B.2. La Cour de cassation demande si les dispositions en cause sont compatibles avec les articles 10 et 11 de la Constitution, en ce qu'elles établissent une différence de traitement entre : - les justiciables à l'égard desquels l'introduction d'instance par voie de requête visée à l'article 704, alinéa 1er, du Code judiciaire est applicable en vertu de l'article 164, alinéa 3, de la loi AMI 1994, mais non la notification par pli judiciaire réglée à l'article 792, alinéas 2 et 3, du Code judiciaire, et - les justiciables à l'égard desquels l'introduction d'instance par voie de requête visée à l'article 704, alinéa 1er, du Code judiciaire est applicable en vertu de cet article lui-même et à l'égard desquels la notification par pli judiciaire réglée à l'article 792, alinéas 2 et 3, du même Code est également applicable.

B.3.1. La Cour détermine l'étendue de la question préjudicielle compte tenu de l'objet du litige pendant devant le juge a quo et de la motivation de l'arrêt de renvoi.

B.3.2. Il ressort des éléments de fait du litige pendant devant le juge a quo et de la motivation de l'arrêt de renvoi que la question préjudicielle vise la situation de dispensateurs de soins auxquels un organisme assureur réclame, sur la base de l'article 164 de la loi AMI 1994, le remboursement de prestations indûment payées.

La Cour limite dès lors son examen à la question de savoir si les dispositions en cause sont ou non compatibles avec les articles 10 et 11 de la Constitution en ce qu'elles portent sur un litige dans le cadre duquel un organisme assureur réclame à un dispensateur de soins, en vertu de l'article 164 de la loi AMI 1994, le remboursement de prestations indûment payées.

B.4.1. Conformément à l'article 704, alinéa 1er, du Code judiciaire, dans les matières visées aux articles énumérés dans cette disposition, les demandes sont introduites par une requête écrite, déposée au greffe du tribunal du travail ou adressée sous pli recommandé à ce greffe, à la suite de quoi les parties sont convoquées par le greffier à comparaître à l'audience fixée par le juge.

La règle figurant à l'article 704, alinéa 1er, du Code judiciaire constitue une exception à la règle inscrite à l'article 700 du même Code, selon laquelle les demandes principales sont en principe portées devant le juge au moyen d'une citation.

La procédure d'introduction d'instance réglée à l'article 704, alinéa 1er, du Code judiciaire diffère principalement de la citation en ce que l'intervention d'un huissier de justice n'est pas requise. Comme l'indique le juge a quo, il s'agit d'une introduction d'instance simplifiée.

B.4.2. En vertu de l'article 164, alinéa 3, de la loi AMI 1994, toutes les réclamations de paiements indus découlant de cet article peuvent être introduites selon la procédure prévue à l'article 704, alinéa 1er, du Code judiciaire.

Cette disposition rend dès lors la procédure d'introduction d'instance réglée à l'article 704, alinéa 1er, du Code judiciaire applicable aux litiges qui y sont visés.

B.5.1. Conformément à l'article 792, alinéa 2, du Code judiciaire, dans les matières énumérées à l'article 704, alinéa 1er, de ce Code, le greffier notifie le jugement aux parties par pli judiciaire adressé dans les huit jours. Cette notification mentionne à peine de nullité les voies de recours, le délai dans lequel ce ou ces recours doivent être introduits ainsi que la dénomination et l'adresse de la juridiction compétente pour en connaître (article 792, alinéa 3).

EXERCICES
(1) Résumez sous forme de liste le paragraphe de l'extrait qui commence par « B.4.1. Conformément à l'article 704 », en gardant ses faits principaux.
(2) Reproduisez mot pour mot le passage de l'extrait qui commence à « B.4.2. En vertu » et se termine à « y sont visés. ».
Les données qui suivent forment un ensemble à part, sans lien avec l'extrait.

DONNÉES
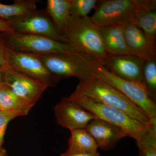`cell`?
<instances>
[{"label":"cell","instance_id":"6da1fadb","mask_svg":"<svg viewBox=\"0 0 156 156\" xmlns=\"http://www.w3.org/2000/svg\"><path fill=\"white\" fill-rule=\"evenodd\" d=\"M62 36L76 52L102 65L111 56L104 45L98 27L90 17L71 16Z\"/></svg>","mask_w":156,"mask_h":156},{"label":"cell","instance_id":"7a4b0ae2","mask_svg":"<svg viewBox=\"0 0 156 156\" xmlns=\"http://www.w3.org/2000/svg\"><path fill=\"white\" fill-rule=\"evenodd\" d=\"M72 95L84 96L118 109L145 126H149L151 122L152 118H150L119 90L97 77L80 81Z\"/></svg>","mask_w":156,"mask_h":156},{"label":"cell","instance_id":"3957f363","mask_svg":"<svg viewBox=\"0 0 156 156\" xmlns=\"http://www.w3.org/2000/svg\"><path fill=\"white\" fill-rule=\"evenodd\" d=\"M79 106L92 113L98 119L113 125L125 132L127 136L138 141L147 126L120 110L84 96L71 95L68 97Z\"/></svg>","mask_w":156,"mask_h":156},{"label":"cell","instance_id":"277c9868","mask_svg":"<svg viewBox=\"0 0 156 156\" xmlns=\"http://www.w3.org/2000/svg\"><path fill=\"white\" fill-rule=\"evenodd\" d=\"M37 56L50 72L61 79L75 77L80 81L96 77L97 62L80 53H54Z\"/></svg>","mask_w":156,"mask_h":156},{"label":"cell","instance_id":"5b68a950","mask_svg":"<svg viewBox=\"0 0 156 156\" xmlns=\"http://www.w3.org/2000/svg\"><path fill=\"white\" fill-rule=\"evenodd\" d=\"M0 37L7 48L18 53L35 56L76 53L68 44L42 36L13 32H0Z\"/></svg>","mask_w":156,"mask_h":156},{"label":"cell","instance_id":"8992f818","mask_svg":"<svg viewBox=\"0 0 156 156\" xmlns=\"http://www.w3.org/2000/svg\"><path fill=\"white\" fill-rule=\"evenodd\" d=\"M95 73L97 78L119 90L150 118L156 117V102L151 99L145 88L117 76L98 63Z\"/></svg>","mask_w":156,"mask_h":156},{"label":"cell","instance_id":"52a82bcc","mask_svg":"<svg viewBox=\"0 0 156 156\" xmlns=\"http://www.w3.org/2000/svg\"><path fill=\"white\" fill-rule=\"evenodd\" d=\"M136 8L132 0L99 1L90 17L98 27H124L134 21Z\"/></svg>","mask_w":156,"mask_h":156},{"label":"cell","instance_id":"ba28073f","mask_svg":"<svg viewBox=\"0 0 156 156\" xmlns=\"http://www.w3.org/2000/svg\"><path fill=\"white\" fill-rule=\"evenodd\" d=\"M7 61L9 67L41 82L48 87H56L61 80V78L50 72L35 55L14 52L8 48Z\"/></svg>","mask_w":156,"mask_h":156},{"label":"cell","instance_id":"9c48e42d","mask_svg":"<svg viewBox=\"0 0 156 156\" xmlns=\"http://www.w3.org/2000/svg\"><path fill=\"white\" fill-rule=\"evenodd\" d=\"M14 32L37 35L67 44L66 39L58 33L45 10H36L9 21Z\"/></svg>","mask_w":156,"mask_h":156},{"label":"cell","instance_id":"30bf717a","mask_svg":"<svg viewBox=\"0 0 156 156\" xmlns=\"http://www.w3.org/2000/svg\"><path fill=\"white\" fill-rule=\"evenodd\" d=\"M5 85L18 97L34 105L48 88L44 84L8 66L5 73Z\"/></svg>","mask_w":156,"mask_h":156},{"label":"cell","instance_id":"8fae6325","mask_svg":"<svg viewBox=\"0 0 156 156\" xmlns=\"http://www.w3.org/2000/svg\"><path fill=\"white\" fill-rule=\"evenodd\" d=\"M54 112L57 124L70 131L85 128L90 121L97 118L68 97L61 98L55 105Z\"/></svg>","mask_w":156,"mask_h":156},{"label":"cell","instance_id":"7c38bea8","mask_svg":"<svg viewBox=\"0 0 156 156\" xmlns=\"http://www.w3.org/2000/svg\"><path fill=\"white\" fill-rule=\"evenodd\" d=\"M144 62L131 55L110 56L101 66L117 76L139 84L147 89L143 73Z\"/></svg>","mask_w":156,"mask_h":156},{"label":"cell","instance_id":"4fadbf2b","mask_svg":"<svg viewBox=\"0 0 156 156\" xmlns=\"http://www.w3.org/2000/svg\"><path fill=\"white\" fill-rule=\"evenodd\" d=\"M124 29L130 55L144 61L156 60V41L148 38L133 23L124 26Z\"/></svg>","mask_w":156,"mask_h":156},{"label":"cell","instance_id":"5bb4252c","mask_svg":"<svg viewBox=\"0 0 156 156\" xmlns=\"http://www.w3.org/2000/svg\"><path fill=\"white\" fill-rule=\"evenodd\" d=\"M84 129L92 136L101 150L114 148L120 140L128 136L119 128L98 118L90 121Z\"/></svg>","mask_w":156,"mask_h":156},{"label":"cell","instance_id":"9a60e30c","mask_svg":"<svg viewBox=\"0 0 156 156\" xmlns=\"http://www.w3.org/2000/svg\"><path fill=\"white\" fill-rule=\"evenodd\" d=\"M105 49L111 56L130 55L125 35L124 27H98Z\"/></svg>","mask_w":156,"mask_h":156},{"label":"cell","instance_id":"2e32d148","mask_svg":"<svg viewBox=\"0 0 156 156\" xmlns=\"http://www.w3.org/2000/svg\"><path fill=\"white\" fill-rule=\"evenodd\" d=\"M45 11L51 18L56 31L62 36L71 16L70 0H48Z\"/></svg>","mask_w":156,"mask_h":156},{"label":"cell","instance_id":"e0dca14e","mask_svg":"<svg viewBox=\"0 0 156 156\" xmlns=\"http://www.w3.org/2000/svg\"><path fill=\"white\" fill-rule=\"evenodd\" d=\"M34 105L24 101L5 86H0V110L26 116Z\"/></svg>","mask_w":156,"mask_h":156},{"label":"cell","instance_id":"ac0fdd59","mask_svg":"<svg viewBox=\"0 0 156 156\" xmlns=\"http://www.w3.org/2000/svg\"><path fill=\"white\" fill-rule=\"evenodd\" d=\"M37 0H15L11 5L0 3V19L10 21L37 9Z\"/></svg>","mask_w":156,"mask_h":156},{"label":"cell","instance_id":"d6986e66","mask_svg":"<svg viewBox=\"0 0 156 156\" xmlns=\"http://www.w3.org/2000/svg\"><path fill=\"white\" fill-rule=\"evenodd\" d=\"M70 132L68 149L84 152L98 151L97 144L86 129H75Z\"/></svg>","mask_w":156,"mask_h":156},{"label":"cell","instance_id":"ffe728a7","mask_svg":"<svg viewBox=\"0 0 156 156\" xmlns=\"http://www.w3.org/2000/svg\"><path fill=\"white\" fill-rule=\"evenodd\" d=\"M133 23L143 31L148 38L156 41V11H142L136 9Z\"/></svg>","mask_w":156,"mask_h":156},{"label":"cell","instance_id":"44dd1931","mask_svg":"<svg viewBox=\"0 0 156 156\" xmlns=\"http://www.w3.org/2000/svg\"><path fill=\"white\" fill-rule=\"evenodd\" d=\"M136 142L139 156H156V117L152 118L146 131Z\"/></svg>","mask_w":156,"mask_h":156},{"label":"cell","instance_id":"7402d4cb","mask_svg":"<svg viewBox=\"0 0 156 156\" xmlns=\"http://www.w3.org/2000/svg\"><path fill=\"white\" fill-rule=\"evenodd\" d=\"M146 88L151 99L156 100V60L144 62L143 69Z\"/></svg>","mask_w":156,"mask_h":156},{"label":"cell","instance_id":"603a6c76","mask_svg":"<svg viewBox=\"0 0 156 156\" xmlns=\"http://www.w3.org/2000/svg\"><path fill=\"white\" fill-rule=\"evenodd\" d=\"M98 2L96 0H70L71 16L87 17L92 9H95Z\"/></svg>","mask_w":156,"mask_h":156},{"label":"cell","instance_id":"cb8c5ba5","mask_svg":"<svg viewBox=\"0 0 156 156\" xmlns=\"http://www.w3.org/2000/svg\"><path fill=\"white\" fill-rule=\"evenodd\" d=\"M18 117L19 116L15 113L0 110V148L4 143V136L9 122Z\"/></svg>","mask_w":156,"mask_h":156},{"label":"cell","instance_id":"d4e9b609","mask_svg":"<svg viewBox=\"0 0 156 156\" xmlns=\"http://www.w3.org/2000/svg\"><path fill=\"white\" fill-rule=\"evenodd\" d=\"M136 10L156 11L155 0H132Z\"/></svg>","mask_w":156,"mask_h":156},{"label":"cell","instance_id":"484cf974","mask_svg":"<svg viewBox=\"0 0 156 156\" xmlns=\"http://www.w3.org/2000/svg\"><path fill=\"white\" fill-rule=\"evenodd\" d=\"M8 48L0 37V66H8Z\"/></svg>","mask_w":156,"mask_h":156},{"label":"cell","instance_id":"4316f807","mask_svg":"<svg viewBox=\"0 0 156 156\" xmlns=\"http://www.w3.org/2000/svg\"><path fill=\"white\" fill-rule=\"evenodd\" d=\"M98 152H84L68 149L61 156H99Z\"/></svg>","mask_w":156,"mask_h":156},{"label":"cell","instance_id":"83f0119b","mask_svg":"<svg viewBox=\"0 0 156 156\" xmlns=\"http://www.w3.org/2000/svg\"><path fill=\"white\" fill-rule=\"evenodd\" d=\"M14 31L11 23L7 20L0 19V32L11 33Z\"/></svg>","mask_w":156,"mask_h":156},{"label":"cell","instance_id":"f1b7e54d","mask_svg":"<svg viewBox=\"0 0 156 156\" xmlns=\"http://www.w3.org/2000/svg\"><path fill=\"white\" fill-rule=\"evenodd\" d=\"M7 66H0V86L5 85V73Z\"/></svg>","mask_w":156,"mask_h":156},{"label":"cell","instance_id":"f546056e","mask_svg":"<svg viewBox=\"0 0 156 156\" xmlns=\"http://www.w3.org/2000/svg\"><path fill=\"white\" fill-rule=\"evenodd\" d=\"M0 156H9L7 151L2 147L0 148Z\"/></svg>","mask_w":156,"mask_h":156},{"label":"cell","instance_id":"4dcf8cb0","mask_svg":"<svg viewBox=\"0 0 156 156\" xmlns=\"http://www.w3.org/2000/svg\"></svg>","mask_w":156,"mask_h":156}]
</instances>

CORRIGÉS
(1)
- Dans les matières visées à l'article 704, alinéa 1er, du Code judiciaire, les demandes sont introduites par une requête écrite.
- Cette requête est déposée au greffe du tribunal du travail ou envoyée à ce greffe par pli recommandé.
- Le greffier convoque ensuite les parties à l'audience fixée par le juge.

(2)
B.4.2. En vertu de l'article 164, alinéa 3, de la loi AMI 1994, toutes les réclamations de paiements indus découlant de cet article peuvent être introduites selon la procédure prévue à l'article 704, alinéa 1er, du Code judiciaire.

Cette disposition rend dès lors la procédure d'introduction d'instance réglée à l'article 704, alinéa 1er, du Code judiciaire applicable aux litiges qui y sont visés.